>> BEGIN Passage provided

Get a glimpse on the storytelling elements from balancing tones to collaborations and more.
How do you approach the behemoth that is Marvel Studios’ “Avengers: Infinity War” — a film with ten years of baggage with different storylines, different visions, different tones, to honor? How does a storyteller divide screen time among 40+ major players who are at different stages of their journeys and continue to engage and surprise viewers? The challenge and weight of what this film means to many is not lost on “Avengers: Infinity War” directors Anthony Russo and Joe Russo.
As we continue unveiling everything we learned during last summer’s set visit, we couldn’t think of two better people to get a look at the magnitude of the biggest cinematic production ever assembled than those who are helming the film — the Russo Brothers. Not only were the Russos tackling “Avengers: Infinity War” and the untitled fourth “Avengers” film simultaneously, they had to contend with the finishing of James Gunn’s “Guardians of the Galaxy Vol. 2” and Taika Watiti’s “Thor: Ragnarok,” with the concurrent production of Ryan Coogler’s “Black Panther,” start of Peyton Reed’s “Ant-Man and the Wasp,” and planning for “Captain Marvel.”

>> END Passage provided

*Given task*
How would the article about the Russo brothers directing "Avengers: Infinity War" go on from its last sentence? Write the next part.

>> BEGIN Record list

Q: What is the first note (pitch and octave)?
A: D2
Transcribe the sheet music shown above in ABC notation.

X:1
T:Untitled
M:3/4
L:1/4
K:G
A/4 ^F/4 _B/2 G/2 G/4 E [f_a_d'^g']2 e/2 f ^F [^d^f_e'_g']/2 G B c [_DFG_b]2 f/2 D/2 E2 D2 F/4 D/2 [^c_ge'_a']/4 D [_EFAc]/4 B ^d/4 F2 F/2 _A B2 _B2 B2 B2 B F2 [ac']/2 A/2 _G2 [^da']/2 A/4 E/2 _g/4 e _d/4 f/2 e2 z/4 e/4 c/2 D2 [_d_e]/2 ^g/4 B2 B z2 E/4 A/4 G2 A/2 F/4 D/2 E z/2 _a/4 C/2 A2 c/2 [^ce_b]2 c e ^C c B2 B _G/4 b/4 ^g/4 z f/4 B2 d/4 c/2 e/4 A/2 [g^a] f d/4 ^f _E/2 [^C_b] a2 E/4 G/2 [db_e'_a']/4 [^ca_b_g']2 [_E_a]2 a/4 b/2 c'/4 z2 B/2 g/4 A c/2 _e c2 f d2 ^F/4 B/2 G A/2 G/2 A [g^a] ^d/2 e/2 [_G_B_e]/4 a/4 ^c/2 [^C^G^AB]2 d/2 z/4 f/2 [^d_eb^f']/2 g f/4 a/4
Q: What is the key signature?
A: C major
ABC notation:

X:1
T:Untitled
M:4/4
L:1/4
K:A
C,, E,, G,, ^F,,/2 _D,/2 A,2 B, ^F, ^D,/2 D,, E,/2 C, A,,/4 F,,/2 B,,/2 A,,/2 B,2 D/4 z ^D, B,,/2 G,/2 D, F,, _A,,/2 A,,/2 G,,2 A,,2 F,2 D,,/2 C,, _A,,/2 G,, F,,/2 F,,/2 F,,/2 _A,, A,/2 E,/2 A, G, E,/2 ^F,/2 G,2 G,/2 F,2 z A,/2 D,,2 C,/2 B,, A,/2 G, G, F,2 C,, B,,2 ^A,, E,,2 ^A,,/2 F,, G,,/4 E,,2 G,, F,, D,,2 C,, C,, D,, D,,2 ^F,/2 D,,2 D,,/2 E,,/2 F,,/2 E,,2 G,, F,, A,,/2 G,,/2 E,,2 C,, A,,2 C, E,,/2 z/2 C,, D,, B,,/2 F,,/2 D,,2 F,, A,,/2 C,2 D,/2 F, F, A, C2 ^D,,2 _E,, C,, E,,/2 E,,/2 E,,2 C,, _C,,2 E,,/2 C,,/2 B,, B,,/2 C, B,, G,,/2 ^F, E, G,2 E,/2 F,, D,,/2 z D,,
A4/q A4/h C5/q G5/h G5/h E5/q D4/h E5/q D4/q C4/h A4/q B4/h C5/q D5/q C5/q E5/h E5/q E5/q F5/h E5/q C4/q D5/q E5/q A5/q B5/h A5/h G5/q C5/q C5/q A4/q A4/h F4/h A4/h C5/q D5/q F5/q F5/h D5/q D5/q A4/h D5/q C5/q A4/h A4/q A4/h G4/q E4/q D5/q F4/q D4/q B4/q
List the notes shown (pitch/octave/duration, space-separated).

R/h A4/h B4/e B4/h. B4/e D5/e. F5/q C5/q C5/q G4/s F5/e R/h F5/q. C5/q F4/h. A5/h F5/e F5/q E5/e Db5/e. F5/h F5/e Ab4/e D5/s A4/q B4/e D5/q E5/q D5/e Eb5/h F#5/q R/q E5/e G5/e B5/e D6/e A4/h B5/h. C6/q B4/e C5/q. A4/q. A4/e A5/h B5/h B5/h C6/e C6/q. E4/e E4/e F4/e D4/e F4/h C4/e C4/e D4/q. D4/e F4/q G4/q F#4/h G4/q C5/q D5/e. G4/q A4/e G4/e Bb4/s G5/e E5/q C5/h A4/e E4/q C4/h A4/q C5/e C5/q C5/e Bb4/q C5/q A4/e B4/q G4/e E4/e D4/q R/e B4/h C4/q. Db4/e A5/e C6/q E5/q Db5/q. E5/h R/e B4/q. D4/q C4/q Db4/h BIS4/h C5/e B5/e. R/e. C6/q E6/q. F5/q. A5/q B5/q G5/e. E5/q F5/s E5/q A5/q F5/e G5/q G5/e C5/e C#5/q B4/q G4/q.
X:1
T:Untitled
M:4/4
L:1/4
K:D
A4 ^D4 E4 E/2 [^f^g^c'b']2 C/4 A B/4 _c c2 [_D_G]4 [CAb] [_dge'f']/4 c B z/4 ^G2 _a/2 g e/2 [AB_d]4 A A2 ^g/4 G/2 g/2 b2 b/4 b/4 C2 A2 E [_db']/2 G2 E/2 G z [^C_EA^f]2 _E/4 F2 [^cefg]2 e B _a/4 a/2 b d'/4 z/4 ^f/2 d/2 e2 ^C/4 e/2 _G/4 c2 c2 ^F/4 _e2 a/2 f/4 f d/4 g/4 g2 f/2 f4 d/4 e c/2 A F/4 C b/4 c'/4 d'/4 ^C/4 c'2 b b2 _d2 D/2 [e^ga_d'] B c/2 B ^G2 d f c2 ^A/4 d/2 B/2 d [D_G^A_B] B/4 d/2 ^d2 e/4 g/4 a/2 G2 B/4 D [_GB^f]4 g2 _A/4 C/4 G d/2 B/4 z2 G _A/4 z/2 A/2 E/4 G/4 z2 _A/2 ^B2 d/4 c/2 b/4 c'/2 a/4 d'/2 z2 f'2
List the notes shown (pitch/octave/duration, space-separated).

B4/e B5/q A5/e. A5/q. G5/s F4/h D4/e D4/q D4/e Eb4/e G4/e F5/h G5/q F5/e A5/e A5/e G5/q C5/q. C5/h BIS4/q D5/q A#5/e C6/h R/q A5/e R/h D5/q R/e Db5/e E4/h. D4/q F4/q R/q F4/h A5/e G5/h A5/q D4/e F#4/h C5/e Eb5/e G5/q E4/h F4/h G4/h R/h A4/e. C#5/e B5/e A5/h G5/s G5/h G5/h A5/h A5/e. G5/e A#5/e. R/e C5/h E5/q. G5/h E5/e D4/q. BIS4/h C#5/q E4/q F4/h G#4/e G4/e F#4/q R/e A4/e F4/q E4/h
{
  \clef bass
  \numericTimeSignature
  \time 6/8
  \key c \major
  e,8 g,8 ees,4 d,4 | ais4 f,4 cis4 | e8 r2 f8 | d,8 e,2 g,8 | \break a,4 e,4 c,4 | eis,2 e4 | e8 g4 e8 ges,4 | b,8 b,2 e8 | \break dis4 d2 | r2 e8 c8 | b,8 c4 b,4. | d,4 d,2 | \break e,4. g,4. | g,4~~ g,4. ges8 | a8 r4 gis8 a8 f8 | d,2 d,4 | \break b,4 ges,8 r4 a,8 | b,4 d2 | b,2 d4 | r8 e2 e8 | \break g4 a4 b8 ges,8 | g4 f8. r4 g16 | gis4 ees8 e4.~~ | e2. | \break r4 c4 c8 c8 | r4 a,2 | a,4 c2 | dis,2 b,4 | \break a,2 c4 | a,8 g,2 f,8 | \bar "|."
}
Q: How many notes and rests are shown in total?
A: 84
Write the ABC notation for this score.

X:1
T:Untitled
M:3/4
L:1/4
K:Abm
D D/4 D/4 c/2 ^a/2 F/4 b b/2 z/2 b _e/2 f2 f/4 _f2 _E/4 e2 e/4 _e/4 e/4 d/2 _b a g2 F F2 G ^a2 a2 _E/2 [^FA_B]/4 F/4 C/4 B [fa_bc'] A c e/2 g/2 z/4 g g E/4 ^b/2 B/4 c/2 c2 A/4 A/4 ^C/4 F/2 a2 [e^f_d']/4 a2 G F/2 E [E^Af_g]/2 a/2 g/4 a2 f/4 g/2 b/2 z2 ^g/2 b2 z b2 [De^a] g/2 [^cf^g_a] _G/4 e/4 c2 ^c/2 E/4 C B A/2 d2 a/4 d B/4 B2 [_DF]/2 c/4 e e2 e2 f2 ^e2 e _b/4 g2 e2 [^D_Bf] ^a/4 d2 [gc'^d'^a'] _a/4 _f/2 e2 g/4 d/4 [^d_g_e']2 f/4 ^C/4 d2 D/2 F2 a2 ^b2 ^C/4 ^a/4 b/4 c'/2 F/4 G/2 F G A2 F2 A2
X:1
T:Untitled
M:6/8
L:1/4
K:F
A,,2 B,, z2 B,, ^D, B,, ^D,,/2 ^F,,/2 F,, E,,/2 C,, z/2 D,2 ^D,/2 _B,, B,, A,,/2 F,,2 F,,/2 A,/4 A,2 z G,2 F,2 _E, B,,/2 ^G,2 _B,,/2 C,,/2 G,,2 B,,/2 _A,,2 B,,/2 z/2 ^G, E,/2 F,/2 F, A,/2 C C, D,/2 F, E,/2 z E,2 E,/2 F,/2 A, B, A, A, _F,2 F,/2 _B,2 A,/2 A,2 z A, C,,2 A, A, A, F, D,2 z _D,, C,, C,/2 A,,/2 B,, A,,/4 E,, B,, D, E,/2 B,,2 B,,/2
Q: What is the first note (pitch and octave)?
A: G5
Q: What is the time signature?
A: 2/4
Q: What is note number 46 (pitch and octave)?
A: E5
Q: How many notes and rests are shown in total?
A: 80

>> END Record list

*Answer*
The Russos entered the Marvel Cinematic Universe as storytellers with “Captain America: The Winter Soldier” joined by screenwriters Christopher Markus and Stephen McFeely. The team went on to tackle higher stakes with “Captain America: Civil War.” Not to be outdone, they’re now tackling 20-some heroes, multiple locations, six Infinity Stones, and the baddest/most powerful villain our heroes have ever encountered—Thanos, with the next “Avengers” installment. The Brothers shared insight on their approach to the characters, the complications of putting together a project of this scale, and dropped some insights during our intimate set visit.
[Note: This interview has been edited for clarity.]
How “Avengers: Infinity War” Kicks Off
“Avengers: Infinity War” is two years following “Captain America: Civil War.” According to Anthony, “Infinity War” is a “direct corollary to the end of ‘Civil War,’ and our heroes will be heading into this film “with the ramifications of that film at the forefront of this film.”
Continuing, “[‘Infinity War’] is very much about how we move forward from ‘Civil War’ in a big way, and what happens to that division between the Avengers and how does that affect them. What does that mean when the greatest threat they’ll ever face comes to them.”
Despite the two years following “Civil War,” the Russo Brothers have a storytelling philosophy where make sure to “keep any big moments of the characters’ lives on camera.”
We know Cap’s team of Avengers find their way to Wakanda seeking aid from King T’Challa. Joe explained the fortified country is the most “logical place for anyone seeking refuge.”
Meanwhile, Tony Stark has to deal with the consequences of his choice to side with the Sokovia Accords. Our directors haven’t forgotten young Peter Parker. “They basically have a unique mentor/mentee relationship that continues to evolve as they move into this film,” shared Anthony.
With the Guardians, the directors acknowledged the film picks up 5-6 years following “Guardians of the Galaxy Vol. 2.” The Guardians have had a chance to deepen their relationships with each other where the Avengers haven’t had that chance.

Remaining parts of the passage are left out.